> [What to work on]:
Check each line below for the word "site". Then give only how many lines have it.

Records from a data source
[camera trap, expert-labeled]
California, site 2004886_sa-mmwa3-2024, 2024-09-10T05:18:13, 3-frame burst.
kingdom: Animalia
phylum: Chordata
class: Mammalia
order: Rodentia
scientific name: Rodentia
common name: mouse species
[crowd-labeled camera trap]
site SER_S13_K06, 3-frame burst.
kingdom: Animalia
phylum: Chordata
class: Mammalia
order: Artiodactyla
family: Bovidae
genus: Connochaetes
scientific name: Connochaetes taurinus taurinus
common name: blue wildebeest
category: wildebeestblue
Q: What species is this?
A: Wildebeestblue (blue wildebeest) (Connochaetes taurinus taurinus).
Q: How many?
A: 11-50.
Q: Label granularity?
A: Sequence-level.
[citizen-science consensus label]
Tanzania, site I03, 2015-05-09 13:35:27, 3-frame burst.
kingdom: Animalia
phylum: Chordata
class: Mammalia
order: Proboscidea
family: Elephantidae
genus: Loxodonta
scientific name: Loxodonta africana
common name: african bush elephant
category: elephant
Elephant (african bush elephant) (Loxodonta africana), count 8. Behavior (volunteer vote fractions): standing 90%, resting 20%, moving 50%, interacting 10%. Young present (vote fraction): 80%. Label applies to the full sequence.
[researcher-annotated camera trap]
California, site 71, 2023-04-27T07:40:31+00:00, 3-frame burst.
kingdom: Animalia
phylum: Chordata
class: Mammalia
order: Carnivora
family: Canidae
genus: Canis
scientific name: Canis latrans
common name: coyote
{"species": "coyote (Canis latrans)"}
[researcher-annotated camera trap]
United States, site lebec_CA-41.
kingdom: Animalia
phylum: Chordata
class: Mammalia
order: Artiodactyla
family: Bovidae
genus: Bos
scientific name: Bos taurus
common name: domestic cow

> [Completed exercise]:
5